Preventing attacks by addressing radicalisation and countering spread of extremist ideologies online is important and the Commission proposes to adopt rules on removing terrorist content online as a matter of urgency. The same goes for antisemitic hate speech, according to the Council Declaration.

“Antisemitic hate speech, including public condoning, denying or grossly trivialising the Holocaust, is increasingly influential and is shared online often without any consequences for those who produce and/or disseminate it.
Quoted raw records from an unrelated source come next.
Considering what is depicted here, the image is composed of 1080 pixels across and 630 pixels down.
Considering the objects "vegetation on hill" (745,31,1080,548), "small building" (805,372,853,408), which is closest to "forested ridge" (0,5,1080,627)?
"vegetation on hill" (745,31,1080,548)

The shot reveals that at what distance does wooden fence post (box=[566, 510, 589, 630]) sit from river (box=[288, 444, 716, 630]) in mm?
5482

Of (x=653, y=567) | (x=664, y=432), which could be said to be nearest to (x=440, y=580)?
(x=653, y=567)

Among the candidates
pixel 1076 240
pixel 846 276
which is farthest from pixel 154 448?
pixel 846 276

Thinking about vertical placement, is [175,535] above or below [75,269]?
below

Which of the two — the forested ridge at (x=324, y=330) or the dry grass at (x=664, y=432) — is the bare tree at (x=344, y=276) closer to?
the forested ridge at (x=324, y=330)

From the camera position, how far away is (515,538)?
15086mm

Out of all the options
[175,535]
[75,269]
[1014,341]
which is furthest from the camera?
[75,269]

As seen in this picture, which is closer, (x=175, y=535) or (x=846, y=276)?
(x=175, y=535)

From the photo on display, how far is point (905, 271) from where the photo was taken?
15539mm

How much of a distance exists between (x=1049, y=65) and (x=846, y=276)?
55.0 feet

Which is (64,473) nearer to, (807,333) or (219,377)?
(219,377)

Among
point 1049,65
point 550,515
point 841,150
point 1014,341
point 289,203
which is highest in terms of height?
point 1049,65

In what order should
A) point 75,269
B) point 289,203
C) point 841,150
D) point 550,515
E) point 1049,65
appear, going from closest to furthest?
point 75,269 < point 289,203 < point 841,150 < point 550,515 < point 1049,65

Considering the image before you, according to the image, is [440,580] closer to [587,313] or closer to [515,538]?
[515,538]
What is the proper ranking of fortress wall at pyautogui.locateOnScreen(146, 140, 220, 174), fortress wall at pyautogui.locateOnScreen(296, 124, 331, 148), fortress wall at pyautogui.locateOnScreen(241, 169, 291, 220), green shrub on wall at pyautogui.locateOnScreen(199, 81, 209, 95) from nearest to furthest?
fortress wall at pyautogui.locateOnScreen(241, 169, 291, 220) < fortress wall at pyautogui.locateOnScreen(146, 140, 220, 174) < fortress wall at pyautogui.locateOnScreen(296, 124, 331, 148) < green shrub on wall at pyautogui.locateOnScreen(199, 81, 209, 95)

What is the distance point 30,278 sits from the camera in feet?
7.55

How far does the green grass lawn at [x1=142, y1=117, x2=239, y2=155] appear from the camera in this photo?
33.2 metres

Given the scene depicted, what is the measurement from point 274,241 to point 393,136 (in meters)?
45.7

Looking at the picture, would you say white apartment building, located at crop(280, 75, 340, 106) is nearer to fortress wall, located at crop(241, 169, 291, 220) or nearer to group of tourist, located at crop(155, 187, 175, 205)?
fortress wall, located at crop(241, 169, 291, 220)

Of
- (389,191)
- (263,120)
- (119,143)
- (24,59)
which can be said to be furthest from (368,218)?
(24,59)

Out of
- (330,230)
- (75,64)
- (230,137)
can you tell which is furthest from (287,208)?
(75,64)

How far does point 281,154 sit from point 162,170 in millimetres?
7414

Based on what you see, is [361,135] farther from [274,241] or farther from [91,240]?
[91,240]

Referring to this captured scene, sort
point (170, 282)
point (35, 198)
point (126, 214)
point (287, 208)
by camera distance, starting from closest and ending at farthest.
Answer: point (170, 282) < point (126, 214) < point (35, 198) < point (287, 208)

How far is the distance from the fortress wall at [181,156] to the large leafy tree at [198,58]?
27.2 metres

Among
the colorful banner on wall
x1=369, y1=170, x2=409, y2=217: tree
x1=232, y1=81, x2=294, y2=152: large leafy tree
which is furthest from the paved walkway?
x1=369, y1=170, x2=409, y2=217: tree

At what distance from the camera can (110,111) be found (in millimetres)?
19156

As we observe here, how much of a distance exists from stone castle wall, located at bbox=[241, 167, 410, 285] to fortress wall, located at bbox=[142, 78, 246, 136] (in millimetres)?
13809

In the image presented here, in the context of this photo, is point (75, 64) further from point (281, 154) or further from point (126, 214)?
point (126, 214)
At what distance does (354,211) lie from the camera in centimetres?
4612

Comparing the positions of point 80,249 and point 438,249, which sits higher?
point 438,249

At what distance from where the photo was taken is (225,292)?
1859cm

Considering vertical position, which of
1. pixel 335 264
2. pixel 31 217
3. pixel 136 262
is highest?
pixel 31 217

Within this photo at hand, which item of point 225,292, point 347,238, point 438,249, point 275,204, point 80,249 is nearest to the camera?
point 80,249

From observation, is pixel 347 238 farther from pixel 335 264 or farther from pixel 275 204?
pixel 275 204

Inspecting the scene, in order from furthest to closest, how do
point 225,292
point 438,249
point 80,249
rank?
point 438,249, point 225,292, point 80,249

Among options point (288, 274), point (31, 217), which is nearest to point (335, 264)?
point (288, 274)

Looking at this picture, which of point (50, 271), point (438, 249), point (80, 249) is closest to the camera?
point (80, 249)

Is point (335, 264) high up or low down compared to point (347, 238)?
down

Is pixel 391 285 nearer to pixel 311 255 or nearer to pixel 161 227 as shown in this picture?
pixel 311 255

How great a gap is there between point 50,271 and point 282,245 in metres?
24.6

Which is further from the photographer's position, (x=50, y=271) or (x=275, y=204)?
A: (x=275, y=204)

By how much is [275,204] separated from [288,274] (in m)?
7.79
Crimes committed online should be punished just as crimes offline are and must be adequately addressed by means of effective prosecution and other measures.”

The Declaration underlines that The Council Framework Decision on combating certain forms and expressions of racism and xenophobia by means of criminal law (2008/913/JHA) must be transposed and effectively implemented by the Member States, including for crimes committed on the internet.

New forms of antisemitism

Dencik, the researcher of antisemitism, is sceptical and thinks that it borders on wishful thinking to have global internet providers monitoring and removing hate speech on their platforms. He adds that somewhat unnoticed in the Council Declaration are emerging problems of “antisemitism in disguise” and “latent antisemitism” and refers to conspiracy theories and attacks on individual Jews and Jewish institution emanating from hatred against Israel.

The Declaration does mention that recent studies, for example by the European Agency for Fundamental Rights (FRA), show that antisemitism in all its forms is increasingly prevalent in Europe.

Reaffirming their commitment to a previous Council declaration in December 2018 on the fight against antisemitism, the EU member states also referred to the non-legally binding working definition of antisemitism employed by the International Holocaust Remembrance Alliance (IHRA).

“We welcome the fact that 18 Member States have already followed up on the Council declaration of 6 December 2018 by endorsing the IHRA working definition as a useful guidance tool in education and training. Member States that have not yet done so are invited to join the other Member States and endorse the IHRA working definition as soon as possible.”

The borderline between antisemitism and legitimate criticism of Israel and its government is often blurred and has become politicized, including in Israel. “Criticism of Israel similar to that levelled against any other country cannot be regarded as antisemitic,” says the definition and distinguishes between legitimate criticism and verbal attacks against Israel that might be fuelled by antisemitism and antisemitic stereotypes.

The list of such examples includes denying the Jewish people their right to self-determination, accusing Israel of inventing or exaggerating the Holocaust, drawing comparisons of contemporary Israeli policy to that of the Nazis, and applying double standards by requiring of Israel a behaviour not expected or demanded of any other democratic nation.

The Commission has been forced to strengthen the fight against antisemitism almost every year. “The 20th century had many deseases. The only on that remained incurable is antisemitism,” Commission Executive Vice-President Frans Timmermans said in 2018. He criticised some EU member states for their identity politics. “If you choose identity policy, it will sooner or later refer to minorities and the first minority to be hit is the Jews.”